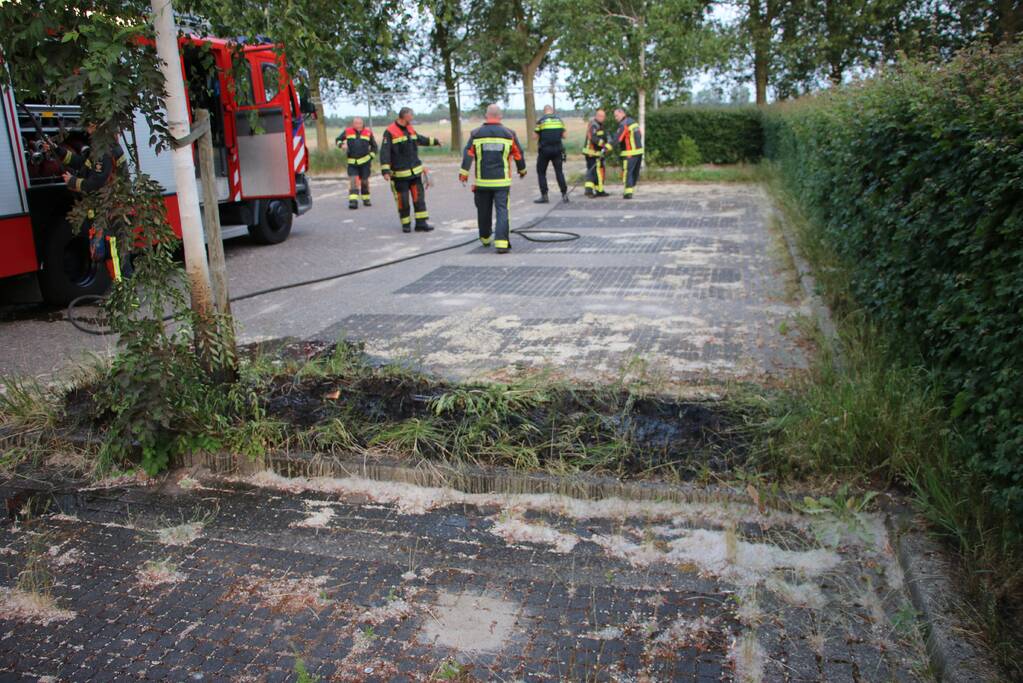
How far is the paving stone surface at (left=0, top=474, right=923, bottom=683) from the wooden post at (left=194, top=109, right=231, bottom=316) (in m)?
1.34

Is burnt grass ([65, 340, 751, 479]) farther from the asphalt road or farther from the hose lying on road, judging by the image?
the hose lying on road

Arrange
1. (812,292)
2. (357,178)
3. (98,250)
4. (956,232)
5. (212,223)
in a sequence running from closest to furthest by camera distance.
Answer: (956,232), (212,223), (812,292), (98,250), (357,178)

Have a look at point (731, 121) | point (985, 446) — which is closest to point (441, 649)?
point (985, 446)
______________________________
# STATED EXERCISE
Retype all of the rows above word for word, leaving out the pictures.

# TASK RESPONSE
How far is the paving stone surface at (left=0, top=474, right=923, bottom=683) from the wooden post at (left=194, top=109, right=231, bottom=316) (in m)?
1.34

Is burnt grass ([65, 340, 751, 479]) farther from the asphalt road or farther from the hose lying on road, judging by the image?
the hose lying on road

Arrange
1. (812,292)
2. (357,178)
3. (98,250)
4. (956,232)
5. (212,223)
in a sequence running from closest to furthest by camera distance.
Answer: (956,232), (212,223), (812,292), (98,250), (357,178)

Have a look at point (731, 121) | point (985, 446) — which is closest to point (441, 649)?
point (985, 446)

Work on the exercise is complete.